» Task requirements
Pick out every line in the data below that contains the string "Rect", and copy each one. The match must be case-sensitive.

---+---

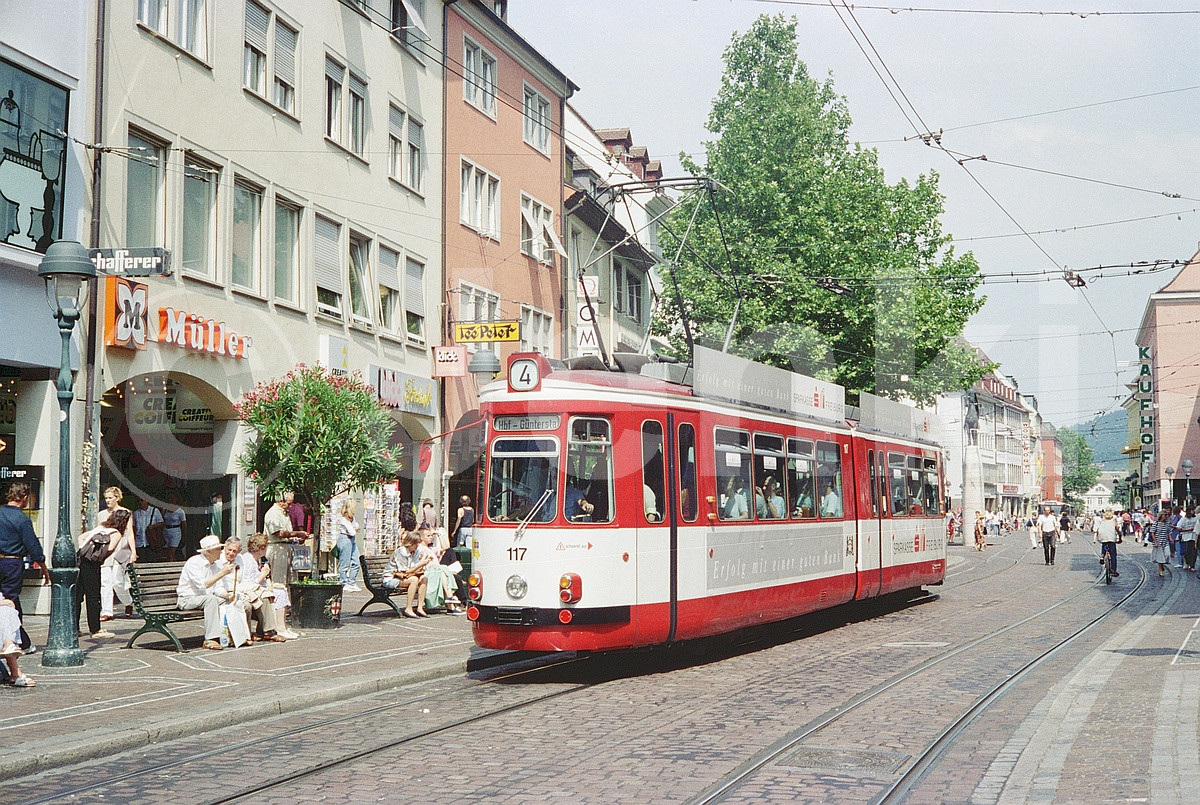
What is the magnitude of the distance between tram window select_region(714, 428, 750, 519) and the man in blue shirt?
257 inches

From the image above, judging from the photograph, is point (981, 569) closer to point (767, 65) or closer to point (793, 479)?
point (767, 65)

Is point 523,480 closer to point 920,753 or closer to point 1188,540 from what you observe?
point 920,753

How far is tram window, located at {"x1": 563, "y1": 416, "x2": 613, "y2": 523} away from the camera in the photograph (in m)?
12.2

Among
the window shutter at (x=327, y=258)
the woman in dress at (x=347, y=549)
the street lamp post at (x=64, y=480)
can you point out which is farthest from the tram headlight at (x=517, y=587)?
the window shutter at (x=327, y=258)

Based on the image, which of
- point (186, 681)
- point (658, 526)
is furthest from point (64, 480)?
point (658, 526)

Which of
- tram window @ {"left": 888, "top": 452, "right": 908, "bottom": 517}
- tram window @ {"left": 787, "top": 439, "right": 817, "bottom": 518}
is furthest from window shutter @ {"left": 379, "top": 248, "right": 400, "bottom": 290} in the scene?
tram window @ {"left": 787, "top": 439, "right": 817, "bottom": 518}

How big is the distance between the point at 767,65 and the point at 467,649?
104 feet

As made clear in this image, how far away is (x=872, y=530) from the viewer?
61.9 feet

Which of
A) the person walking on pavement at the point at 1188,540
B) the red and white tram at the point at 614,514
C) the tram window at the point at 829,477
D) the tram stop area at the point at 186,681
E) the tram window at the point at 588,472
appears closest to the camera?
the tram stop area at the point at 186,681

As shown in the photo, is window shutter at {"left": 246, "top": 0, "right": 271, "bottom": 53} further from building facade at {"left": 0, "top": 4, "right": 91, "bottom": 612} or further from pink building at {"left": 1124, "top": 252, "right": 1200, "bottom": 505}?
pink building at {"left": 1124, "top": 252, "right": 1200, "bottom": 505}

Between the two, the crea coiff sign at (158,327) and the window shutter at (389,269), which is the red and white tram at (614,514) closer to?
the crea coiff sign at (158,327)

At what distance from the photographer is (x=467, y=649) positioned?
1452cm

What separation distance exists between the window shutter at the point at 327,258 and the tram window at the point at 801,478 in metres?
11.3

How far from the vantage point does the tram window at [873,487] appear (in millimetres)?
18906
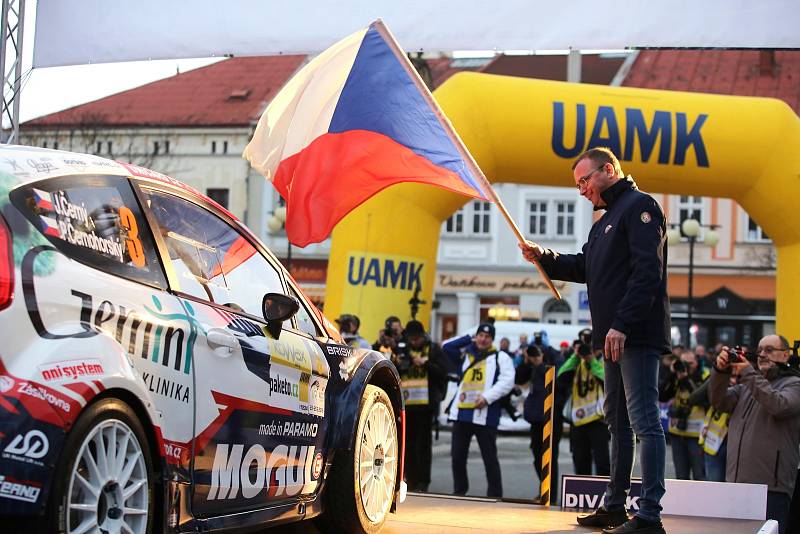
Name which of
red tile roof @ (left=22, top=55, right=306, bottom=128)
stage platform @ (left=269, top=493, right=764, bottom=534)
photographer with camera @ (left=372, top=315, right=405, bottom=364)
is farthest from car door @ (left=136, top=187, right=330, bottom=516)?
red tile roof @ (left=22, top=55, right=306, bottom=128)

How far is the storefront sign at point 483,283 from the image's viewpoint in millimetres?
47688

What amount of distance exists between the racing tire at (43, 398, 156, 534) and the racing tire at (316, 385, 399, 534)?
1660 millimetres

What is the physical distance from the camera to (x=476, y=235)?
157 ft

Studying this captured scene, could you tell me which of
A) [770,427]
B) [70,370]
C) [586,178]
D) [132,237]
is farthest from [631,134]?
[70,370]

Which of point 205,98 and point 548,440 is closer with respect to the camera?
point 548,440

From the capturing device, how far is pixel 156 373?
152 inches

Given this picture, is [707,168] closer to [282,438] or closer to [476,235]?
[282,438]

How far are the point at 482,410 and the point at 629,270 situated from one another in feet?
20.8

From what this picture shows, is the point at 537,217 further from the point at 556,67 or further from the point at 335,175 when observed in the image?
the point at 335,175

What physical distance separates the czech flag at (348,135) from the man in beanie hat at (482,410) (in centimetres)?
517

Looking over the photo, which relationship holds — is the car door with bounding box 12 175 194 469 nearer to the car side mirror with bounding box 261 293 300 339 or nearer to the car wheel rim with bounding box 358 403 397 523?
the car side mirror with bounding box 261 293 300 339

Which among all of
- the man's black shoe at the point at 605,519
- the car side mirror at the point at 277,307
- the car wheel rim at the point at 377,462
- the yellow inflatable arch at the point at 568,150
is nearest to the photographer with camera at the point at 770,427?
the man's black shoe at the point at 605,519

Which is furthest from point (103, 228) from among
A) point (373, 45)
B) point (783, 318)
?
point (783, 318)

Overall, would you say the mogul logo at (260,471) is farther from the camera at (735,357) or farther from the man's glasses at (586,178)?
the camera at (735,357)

---+---

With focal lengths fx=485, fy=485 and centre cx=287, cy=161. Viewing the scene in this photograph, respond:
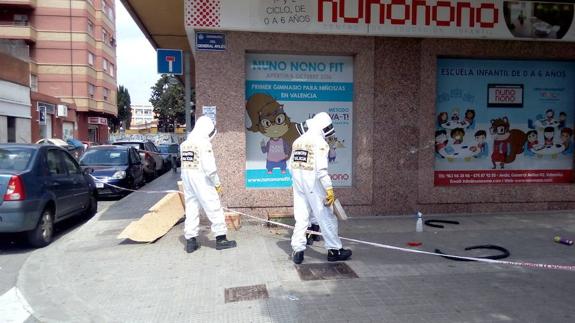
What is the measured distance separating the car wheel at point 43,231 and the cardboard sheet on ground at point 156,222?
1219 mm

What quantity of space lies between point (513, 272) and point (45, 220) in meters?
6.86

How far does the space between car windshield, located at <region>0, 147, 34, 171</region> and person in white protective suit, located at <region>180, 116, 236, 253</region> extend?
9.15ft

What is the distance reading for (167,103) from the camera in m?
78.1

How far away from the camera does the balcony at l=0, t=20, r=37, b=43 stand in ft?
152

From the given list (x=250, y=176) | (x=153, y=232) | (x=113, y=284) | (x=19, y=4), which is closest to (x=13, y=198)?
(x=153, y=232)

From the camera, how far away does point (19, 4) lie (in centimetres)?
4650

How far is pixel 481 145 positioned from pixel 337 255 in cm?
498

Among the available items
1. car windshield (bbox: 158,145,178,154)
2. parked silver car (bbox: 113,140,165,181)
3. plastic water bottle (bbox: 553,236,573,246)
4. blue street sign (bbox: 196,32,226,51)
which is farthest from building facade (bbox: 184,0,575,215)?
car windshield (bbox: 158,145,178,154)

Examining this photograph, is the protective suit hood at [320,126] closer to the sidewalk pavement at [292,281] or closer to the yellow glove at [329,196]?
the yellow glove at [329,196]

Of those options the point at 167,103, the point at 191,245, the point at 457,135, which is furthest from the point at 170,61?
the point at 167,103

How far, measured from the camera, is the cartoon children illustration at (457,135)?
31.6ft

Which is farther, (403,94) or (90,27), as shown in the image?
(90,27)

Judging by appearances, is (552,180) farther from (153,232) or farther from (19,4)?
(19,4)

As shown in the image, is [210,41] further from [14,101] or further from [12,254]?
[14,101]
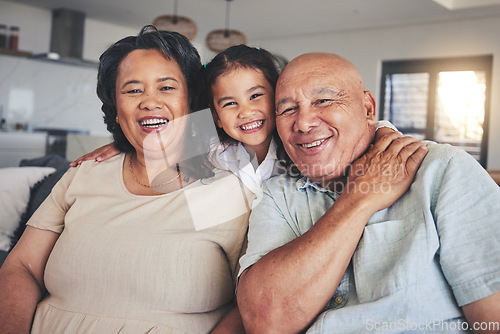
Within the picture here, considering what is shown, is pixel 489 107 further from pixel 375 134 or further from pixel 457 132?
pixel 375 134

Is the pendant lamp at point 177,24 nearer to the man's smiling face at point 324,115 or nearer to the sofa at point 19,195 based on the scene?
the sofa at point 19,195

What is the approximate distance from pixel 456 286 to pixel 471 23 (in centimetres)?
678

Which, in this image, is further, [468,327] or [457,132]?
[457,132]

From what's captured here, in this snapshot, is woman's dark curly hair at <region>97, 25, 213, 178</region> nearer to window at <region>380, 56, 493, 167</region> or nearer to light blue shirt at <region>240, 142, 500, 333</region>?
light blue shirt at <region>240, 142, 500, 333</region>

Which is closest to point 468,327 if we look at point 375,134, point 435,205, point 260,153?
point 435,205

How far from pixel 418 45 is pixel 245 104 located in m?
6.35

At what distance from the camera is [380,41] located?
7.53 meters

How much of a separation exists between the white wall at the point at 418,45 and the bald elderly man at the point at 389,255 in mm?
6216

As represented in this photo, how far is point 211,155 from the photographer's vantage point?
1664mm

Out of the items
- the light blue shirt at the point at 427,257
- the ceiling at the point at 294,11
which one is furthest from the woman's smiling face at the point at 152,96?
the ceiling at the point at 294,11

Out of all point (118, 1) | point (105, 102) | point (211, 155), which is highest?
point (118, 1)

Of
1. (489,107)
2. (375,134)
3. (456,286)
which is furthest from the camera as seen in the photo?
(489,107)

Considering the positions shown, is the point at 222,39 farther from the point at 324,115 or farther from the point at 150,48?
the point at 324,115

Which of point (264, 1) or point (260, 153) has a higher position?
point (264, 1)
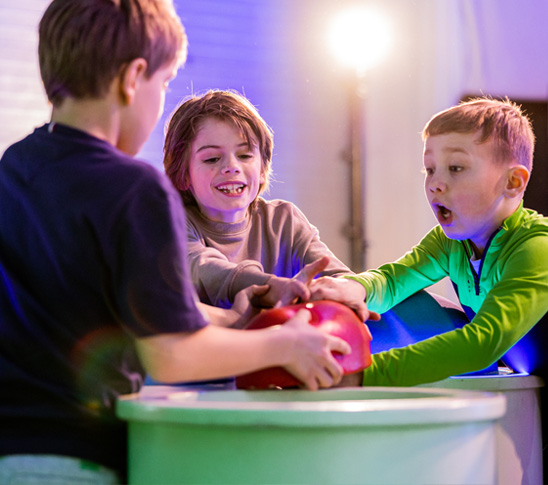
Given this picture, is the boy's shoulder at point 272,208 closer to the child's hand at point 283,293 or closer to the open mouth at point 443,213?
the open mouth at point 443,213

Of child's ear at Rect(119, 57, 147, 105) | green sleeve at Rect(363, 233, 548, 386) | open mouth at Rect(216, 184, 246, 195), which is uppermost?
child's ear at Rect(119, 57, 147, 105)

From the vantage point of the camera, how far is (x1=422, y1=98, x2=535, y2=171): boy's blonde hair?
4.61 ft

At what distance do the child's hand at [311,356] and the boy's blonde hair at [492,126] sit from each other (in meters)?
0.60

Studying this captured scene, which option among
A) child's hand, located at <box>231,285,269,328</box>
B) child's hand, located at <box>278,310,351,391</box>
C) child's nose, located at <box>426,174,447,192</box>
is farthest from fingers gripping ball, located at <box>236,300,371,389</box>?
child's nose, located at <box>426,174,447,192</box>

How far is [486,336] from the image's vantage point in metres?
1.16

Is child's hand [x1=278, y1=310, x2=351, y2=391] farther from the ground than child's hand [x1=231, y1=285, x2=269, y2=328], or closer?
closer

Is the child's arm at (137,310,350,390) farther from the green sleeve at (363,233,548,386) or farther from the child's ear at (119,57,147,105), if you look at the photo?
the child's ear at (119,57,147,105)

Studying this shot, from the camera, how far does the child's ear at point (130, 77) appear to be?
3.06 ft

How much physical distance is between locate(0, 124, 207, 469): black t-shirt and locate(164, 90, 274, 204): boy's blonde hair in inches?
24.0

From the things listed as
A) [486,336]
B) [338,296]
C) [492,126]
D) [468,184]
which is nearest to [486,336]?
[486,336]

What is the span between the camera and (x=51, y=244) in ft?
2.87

---+---

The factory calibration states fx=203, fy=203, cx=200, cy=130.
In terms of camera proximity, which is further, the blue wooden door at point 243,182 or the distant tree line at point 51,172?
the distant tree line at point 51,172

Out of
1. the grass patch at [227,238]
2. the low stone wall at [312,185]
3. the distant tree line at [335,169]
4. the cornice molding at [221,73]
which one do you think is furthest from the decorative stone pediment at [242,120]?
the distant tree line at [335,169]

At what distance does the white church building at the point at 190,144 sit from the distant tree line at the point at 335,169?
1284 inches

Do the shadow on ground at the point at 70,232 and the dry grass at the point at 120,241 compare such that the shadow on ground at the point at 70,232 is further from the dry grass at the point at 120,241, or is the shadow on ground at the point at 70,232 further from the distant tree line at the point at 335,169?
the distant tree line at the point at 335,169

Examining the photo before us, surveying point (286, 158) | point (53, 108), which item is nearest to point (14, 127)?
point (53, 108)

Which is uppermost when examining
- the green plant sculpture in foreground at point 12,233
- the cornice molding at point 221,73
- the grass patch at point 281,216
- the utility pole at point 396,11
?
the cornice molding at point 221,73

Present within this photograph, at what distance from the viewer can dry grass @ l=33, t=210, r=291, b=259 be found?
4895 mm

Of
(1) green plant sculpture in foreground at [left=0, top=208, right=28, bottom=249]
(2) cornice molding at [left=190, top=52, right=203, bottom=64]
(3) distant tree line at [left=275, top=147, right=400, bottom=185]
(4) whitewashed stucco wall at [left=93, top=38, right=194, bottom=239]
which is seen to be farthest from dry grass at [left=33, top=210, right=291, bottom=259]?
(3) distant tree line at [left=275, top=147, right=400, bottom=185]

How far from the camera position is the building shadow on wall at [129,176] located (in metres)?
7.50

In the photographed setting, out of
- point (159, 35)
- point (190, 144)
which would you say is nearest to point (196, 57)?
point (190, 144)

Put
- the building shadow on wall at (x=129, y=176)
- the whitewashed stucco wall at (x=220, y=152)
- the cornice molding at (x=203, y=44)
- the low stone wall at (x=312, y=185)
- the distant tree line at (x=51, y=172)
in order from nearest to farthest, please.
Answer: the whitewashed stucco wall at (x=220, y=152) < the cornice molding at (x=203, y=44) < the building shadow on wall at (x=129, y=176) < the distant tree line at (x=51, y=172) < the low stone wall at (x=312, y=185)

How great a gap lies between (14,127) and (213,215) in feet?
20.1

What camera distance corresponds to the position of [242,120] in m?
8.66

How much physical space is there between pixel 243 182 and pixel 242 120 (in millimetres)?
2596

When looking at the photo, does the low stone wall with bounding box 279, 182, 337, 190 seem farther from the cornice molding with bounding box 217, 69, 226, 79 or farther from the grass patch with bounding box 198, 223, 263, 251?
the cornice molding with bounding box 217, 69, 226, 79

---+---

» Solved exercise
Of child's ear at Rect(119, 57, 147, 105) | green sleeve at Rect(363, 233, 548, 386) | open mouth at Rect(216, 184, 246, 195), which is uppermost?
child's ear at Rect(119, 57, 147, 105)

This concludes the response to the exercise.